Monday, December 3, 2007

Forgive divine

As a single mother, I am always trying to teach my 13 year old son that women are to be respected and not objectified. In this age of lusty, sexual visuals it's increasingly difficult. He is easily embarrassed by, as he puts it "skanky girls" on television and in movies. He tells me he doesn't understand why they have their rear ends and chests on display. Now, I do realize he is young. I'm his mother. I see the positive. So, his views are to my credit. That is not to say he isn't curious and appreciative of the female form. I do honestly believe he's learning that ogling and staring are inappropriate. I know some grown men who could take a lesson from my man-cub.
So, the other night we were watching a movie. I'm pretty sure it was John Cusack's 1985 charmer, Better off Dead. He and I both love this movie. We've watched it so frequently we can quote many parts. I think what prompted his comment to me is that there is a character in the movie named Roy Stalin. He's an arrogant putz that treats women like pieces of old cube steak. My pride and joy says from across the room, "Mom, if I ever have a girlfriend, I won't care if she's pretty. As long as she treats me nicely I'll like her." I'll give you a moment to awwwww
Since kindergarten, the little girls my boy has liked have been unpopular, plain-Jane types. He'd talk about one little girl in particular. In my subconscious superficiality, I pictured a princess with bows perfectly adorning her curly brown locks. On a day of volunteering I met this mystery girl: Her tangled, mousy hair fell to her shoulders. She wore thick glasses that constantly had to be pushed up. He adored her; therefore, I instantly fell in love with her as well. I asked him why he liked her so much. First, he insisted she was his friend. Then, he revealed that she played with him when other kids wouldn't. He appreciated her inner beauty..."to me, she's pretty." I thought that was mighty profound for a 5 year old child.
The Man-cub has been taunted by a particular girl for 2 years. She's not toyed with him in a flirtatious manner, mind you. This young lady has been cruel and hateful.
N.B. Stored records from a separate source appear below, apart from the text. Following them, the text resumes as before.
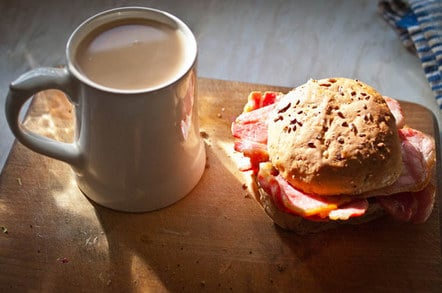 Bruce L's bacon sarnie, with cuppa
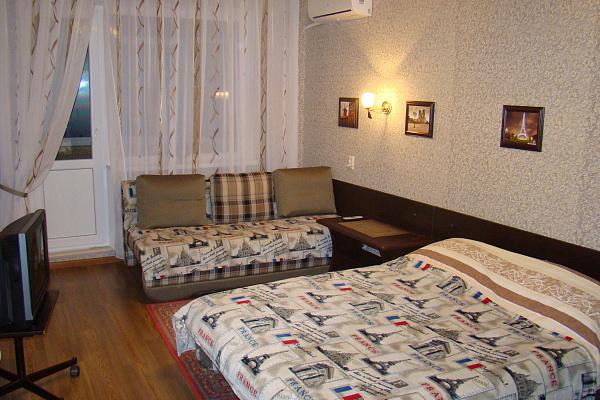 1-комнатная квартира посуточно в Кривом Роге. Дзержинский район, ул. Якира, 22. Фото 1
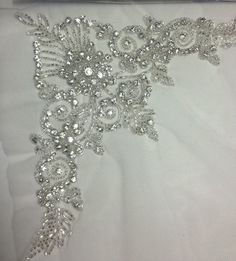 Pearl Embroidery, Tambour Embroidery, Couture Embroidery, Embroidery Motifs, Embroidery Designs, Sewing Hacks, Sewing Crafts, Tambour Beading, Crochet Tablecloth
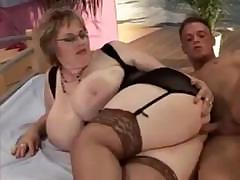 BBW babe keeps on her black..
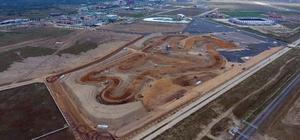 Afyonkarahisar'dan turizm atağı İkiyüz ellibin metrekarelik motorsporları merkezi, fuar ve eğlence sektörüne de hizmet verecek
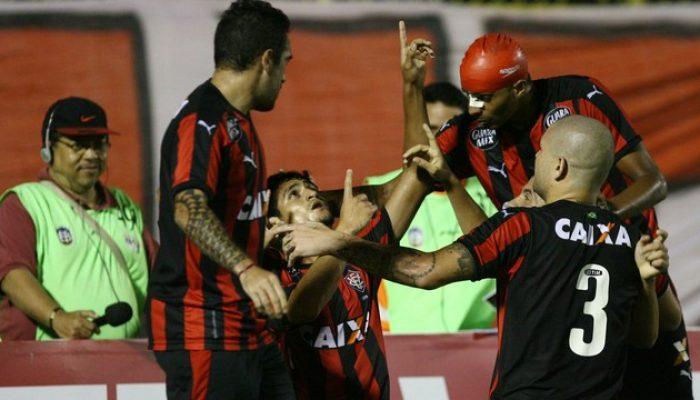 Jogadores comemoram bom desempenho na partida. (Foto: Lúcio Távora / Agência A Tarde)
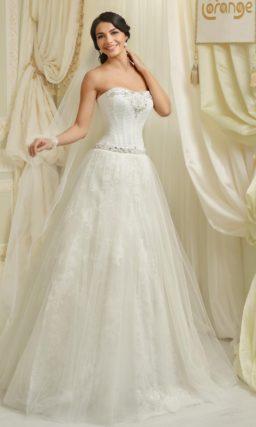 Пышное свадебное платье с многослойной юбкой с кружевом и открытым корсетом с бисерным декором.
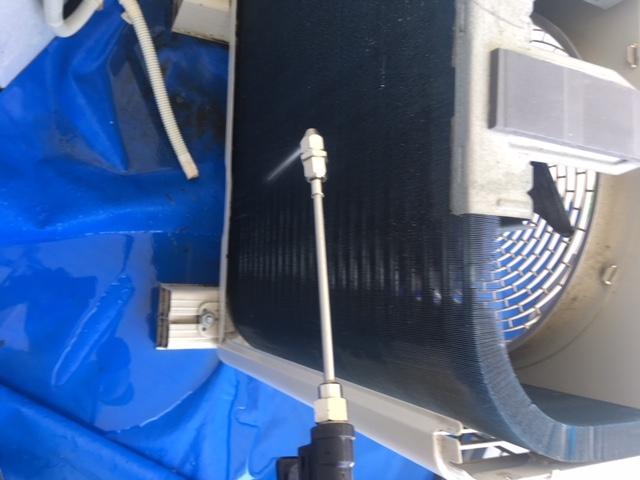 エアコン室外機クリーニング方法
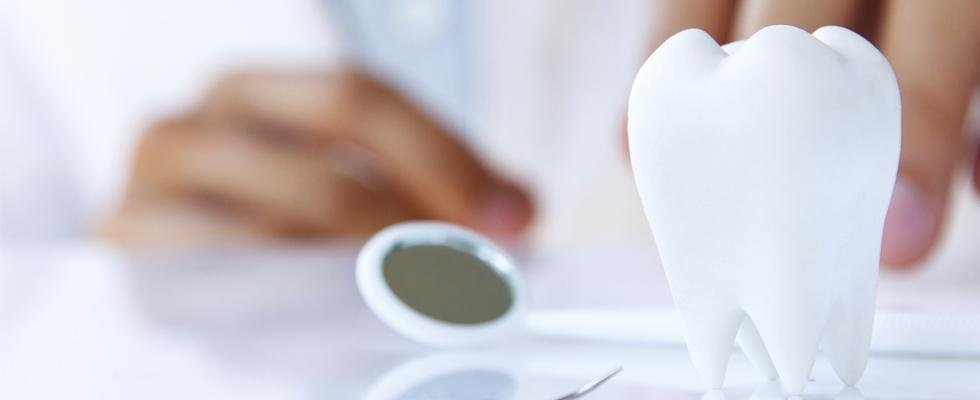 riparazione protesi dentarie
Instead of encouraging him to push back, I asked him to find it in himself to be compassionate. I suggested that she might have a bad home life; no one to kiss her and say 'I love you' as she left for school. He's admitted that it's often difficult and he'll raise his voice in frustration. It's never been bad enough for his teachers to contact me. However, I have inquired about this girl's continuing badgering. I recently spoke to the woman who was my son's teacher's aide. She confided in me that the girl in question had indeed been in an unstable environment. She's one of 7 children. She and her twin sister were told they were no longer wanted (by their mother) and given to foster care. My face fell in shock. I shared with the teacher's aide how I had encouraged Spenser to deal with this girl. I added that I had alerted the school administration about the ongoing issue. They promised to monitor it. I mean, they have to since bullying has a zero tolerance policy. She told me she would personally talk to the girl. Apparently, she saw the need in this girl's life for a positive role model and took it upon herself to do so.
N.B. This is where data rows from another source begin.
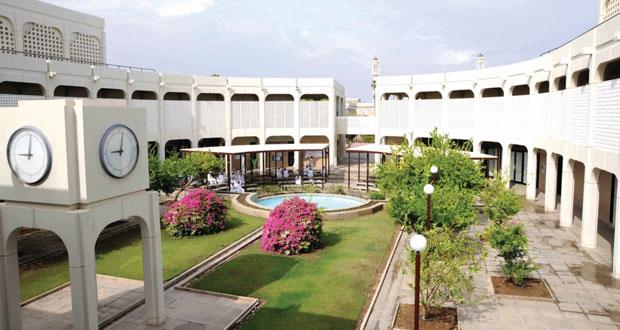 اليوم .. جامعة السلطان قابوس تحتفل بيومها السنوي الـ14 بتكريم 157 مجيدا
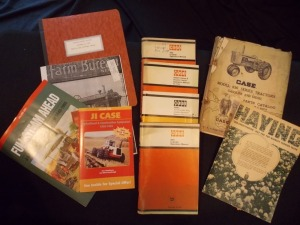 Misc. Literature Lot, Case operators Manuals and others (10)
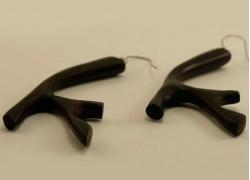 Серьги из эбенового дерева в форме веточек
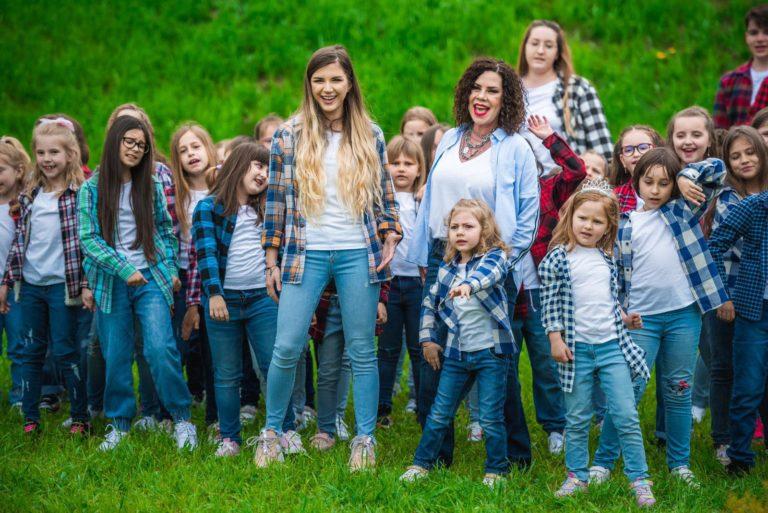 """Două mici artiste botoșănence, pe scena Festivalului """"Mamaia Copiilor"""""""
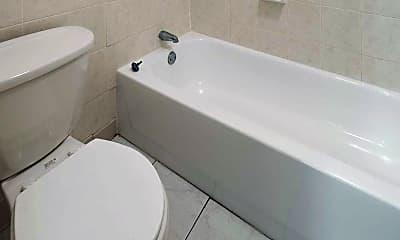 Bathroom, Lynwood Pointe, 2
I felt it necessary to inform Man-cub that his means of handling 'the girl' was appropriate and well praised. He was exhibiting the Golden Rule. I insisted that he keep this information about her foster care to himself as I did not want her to suffer ridicule or embarrassment. We were discussing his school day as we always do, and he told me about the Christmas cards that he was making for his teachers and Grandma. "Oh, and I made one for A, too. I told her Merry Christmas and that I was sorry for yelling at her when I was angry." A being the young lady who's harassed him. As corny as this may sound, my son just gave me the best gift any mother could receive at this joyous time of year.
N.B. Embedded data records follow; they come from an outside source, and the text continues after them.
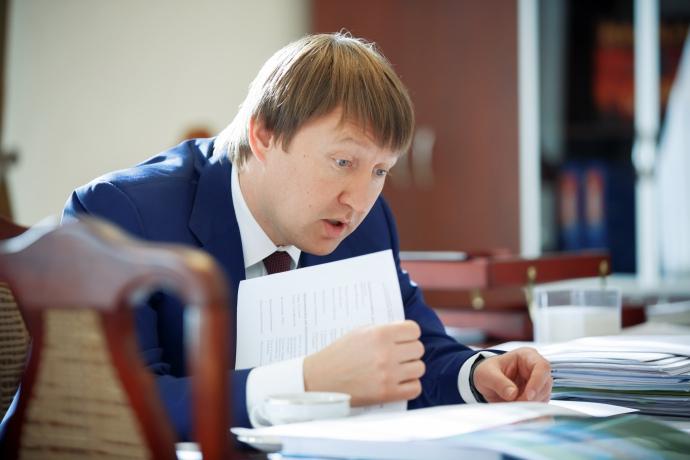 Кутовий ретельно готується до зустрічі, вивчаючи усі папери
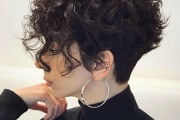 10 Pretty Short Wavy Hairstyles with New Texture & Volume Twists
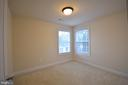 The separate master bedroom sitting room. - 38 PRESIDENTIAL LN, STAFFORD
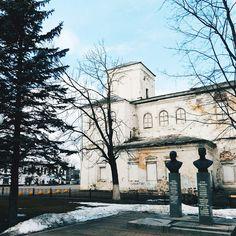 """""""Церковь Введения во храм,1762г. К сожалению этот памятник архитектуры не в лучшем виде главный фасад закрыт тентом, окна заложены...эх...даже толком не…"""""""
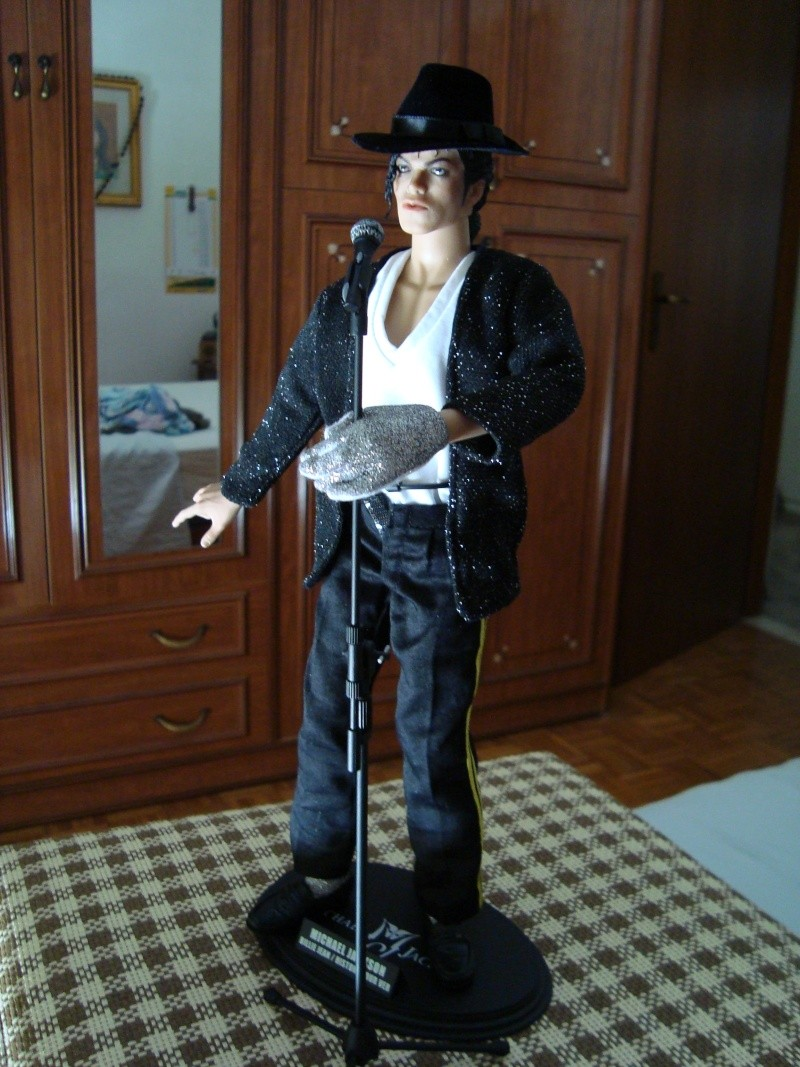 Vendo Bambola Hot Toys originale Versione Billie Jean ( ASTA ) Dsc00412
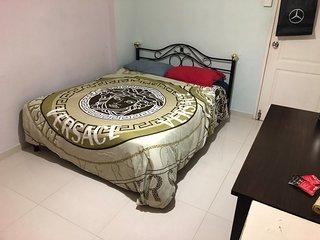 Private Room Near MRT - Bukit Batok , 45 mins to airport
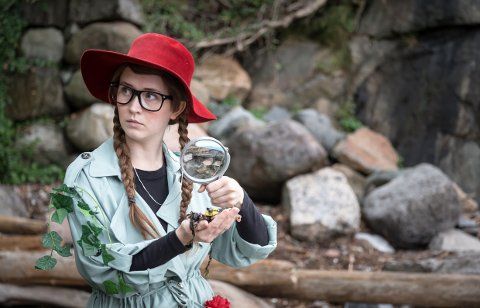 SMARTINE er Larviks egen miljødetektiv. I syv år har hun løst mysterier rundt omkring på ulike scener. Martine Wachelin Ugland spiller rollen som Smartine, og førstkommende søndag kan du se henne på Sanden scene i anledning årets TV-aksjon.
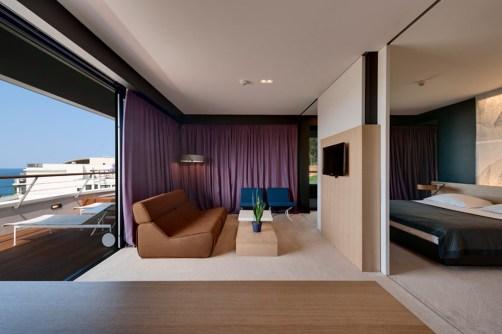 lone-hotel_59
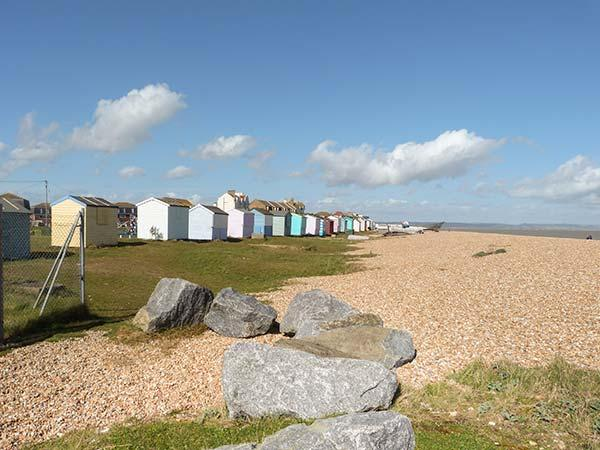 BEACH HOUSE, terraced, direct access onto beach, stunning views, nr Greatstone Ref 931281 - Image 1 - Camber - rentals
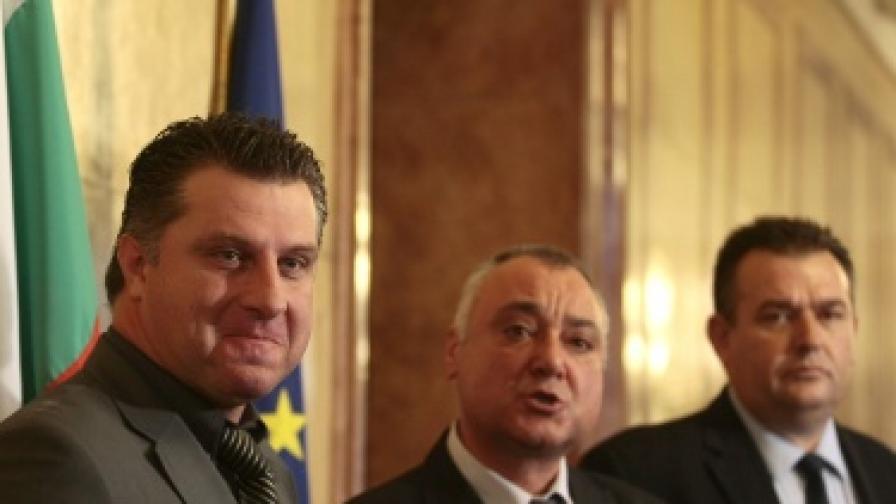 Димитър Карбов (л), Валентин Николов (ц) и Огнян Тетимов внесоха в парламента кандидатурата на Галя Гугушева, предложена от СДС за конституционен съдия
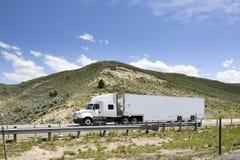 在跨境的卡车 图库摄影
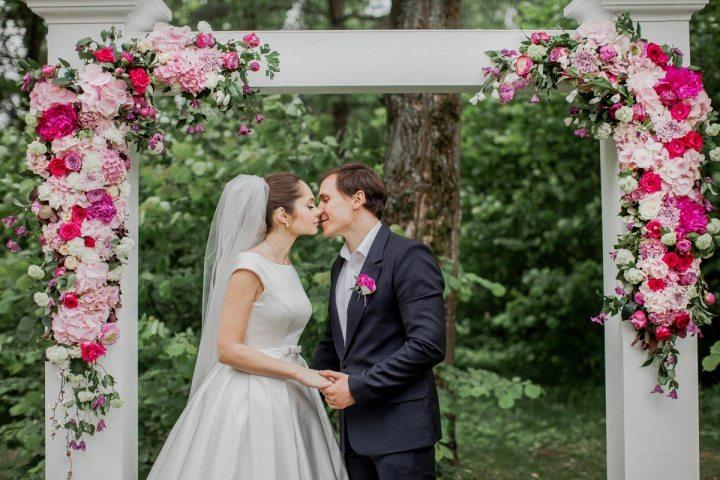 романтичная история знакомства познакомились на свадьбе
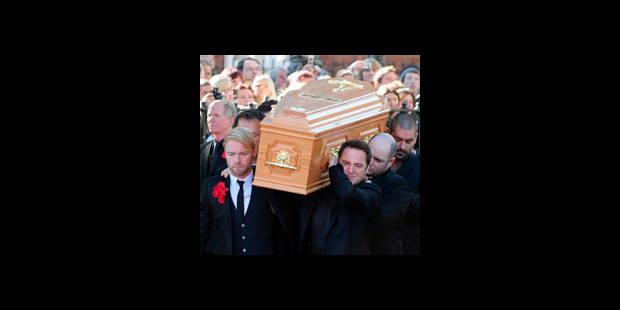 Des centaines de personnes aux funérailles de Stephen Gately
He knows his gesture of kindness and wiping the slate clean may not be welcomed or outwardly appreciated. It came from his heart to let her know that bygones are bygones. He's learned to do something I find incredibly difficult: Forgiving my enemies. The student becomes the teacher.

1 comment:

  1. Crying...Spen is extraordinary. And so, my darling sister, is his mother. One time Dad told me that he was proud of what I had taught my sons. "You are the one who made them who they are. And they are wonderful children. Be proud!" On this Christmas Eve, hear those words being sent to you. Dad knows. The Father knows. Merry Christmas!